*Direction*: Rewrite the data below as a Markdown table with two columns, Row and Line, giving each non-blank line its own numbered row.

━━━━━ Given information ━━━━━

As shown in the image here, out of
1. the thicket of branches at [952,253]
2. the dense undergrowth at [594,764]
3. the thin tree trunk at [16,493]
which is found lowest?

━━━━━

*Response to the exercise*:
| Row | Line |
|---|---|
| 1 | As shown in the image here, out of |
| 2 | 1. the thicket of branches at [952,253] |
| 3 | 2. the dense undergrowth at [594,764] |
| 4 | 3. the thin tree trunk at [16,493] |
| 5 | which is found lowest? |